# Design 10 speaker audio system



## Gazoo (Mar 10, 2014)

I am a music lover, but not the sharpest tool in the shed. I bought a house with 10 speakers mounted in ceiling. They are MAS Audio speakers with 8 ohms and 100 watts. I drove them using my old Yamaha receiver (basically spliced the pairs together with half of them on one channel and half on the other). After 1 year the receiver died. It was old so I thought nothing of it and replaced it. One year later my new Onkyo died too. I finally did some research and learned about that "load balancing" and impedance thing! Now I'm trying to do it right. Was planning to buy a Niles SSVC-6 volume control, impedance matching speaker selector. I now have my entire music library in digital format and plan to only stream music from my computer and/or phone to the system through an Apple AirPort device. So I need to plug my AirPort into an amplifier and then run the amplifier to the speaker selector, right??

Two questions:
1) is this a decent system design?
2) can anyone recommend an amp that will drive this many ceiling speakers with this load? I care about the sound quality but am not an audiophile, so probably need something middle of the road to upper-end for normal users.

Thank you in advance.

Gazoo


----------



## Viggen (Dec 31, 2008)

*Re: Design 10-speaker Audio System*

The 10 speakers are in different rooms? So 5 or so rooms? Thus just for background music?
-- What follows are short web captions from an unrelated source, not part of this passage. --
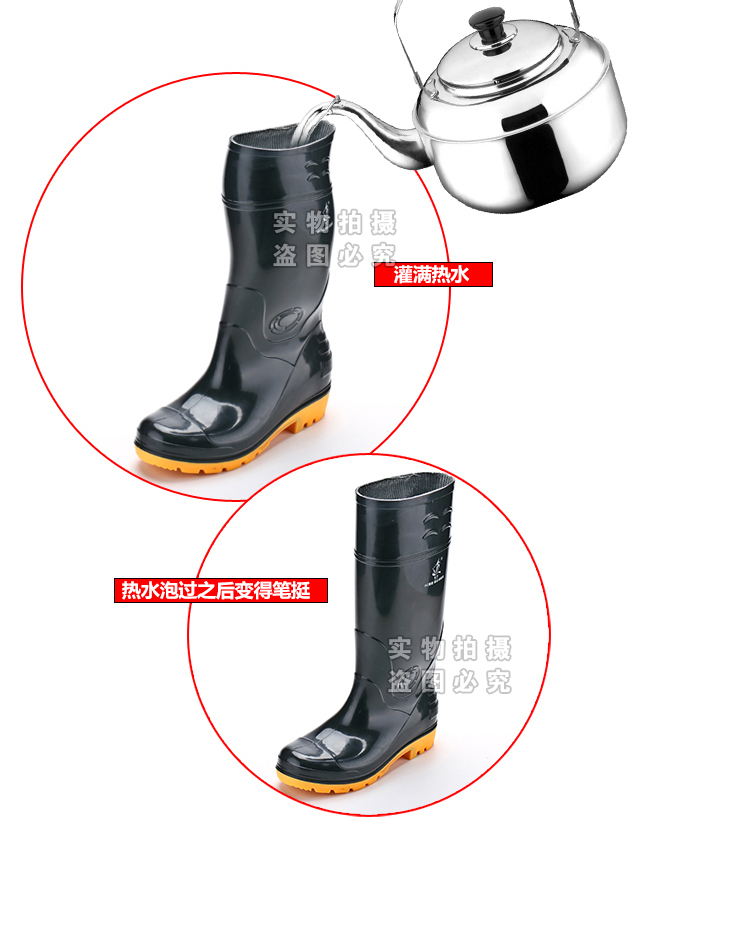 Chaussures - bottes caoutchouc homme - Ref 964801 Image 15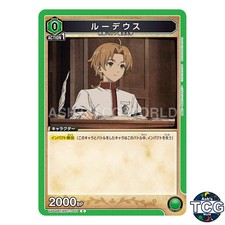 Rudeus C MST-1-071 Mushoku Tensei: Jobless Reincarnation Union Arena Japanese
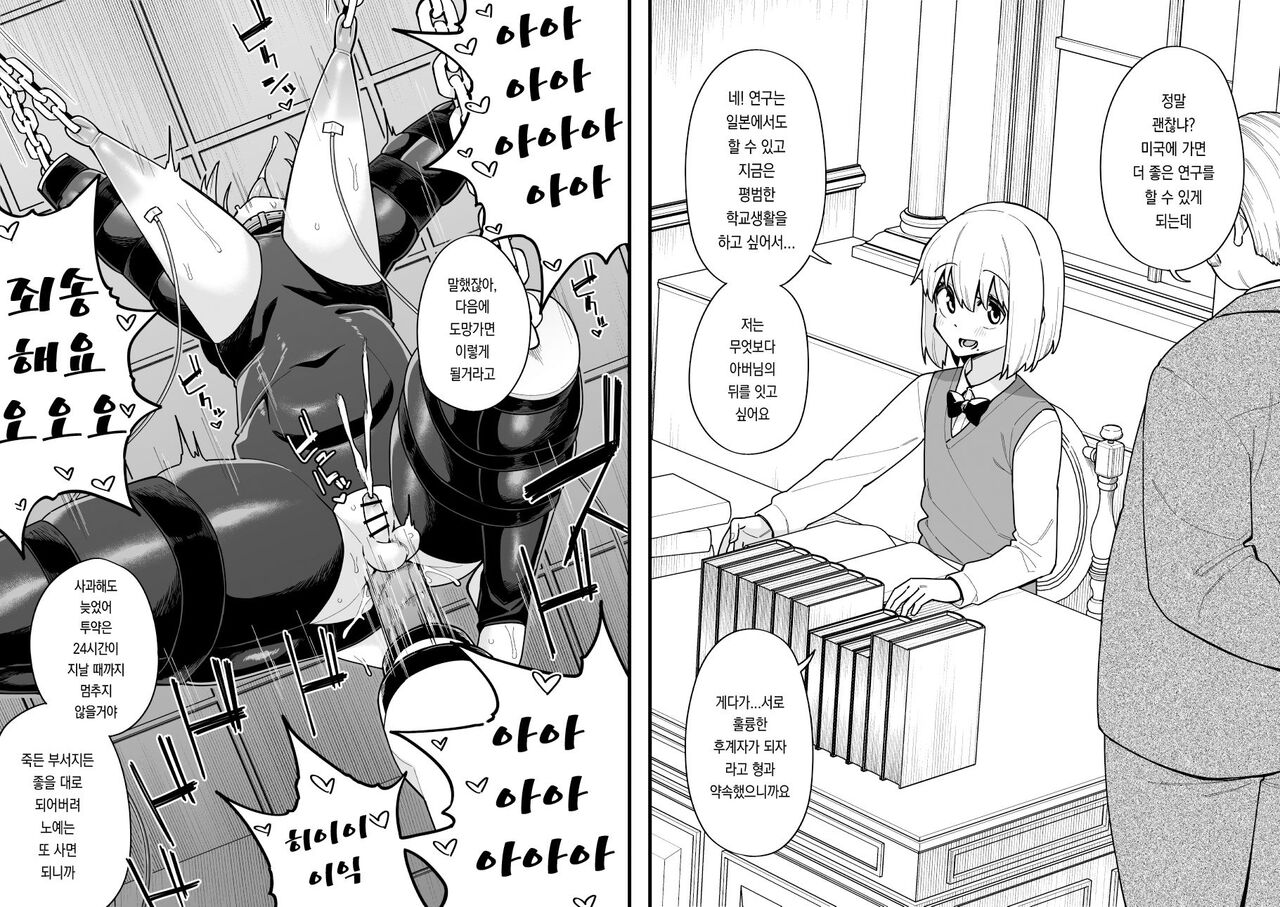 시나가와 미쿠즈 모음 Bildnummer 43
Or a 10 speaker home theatre setup?

If you want to be able to turn specific rooms on or off then yes you need a selector switch which has 5 zones or however many zones you need

If you do not care about being able turn specific rooms or speakers off you can use any amp to power them. You just have to properly wire the speakers so the amp sees the proper ohm load so it will not fry itself. 

Niles makes solid stuff.... I have no need for it in my house thus no first hand experience except for selling their stuff 20 plus years ago.


----------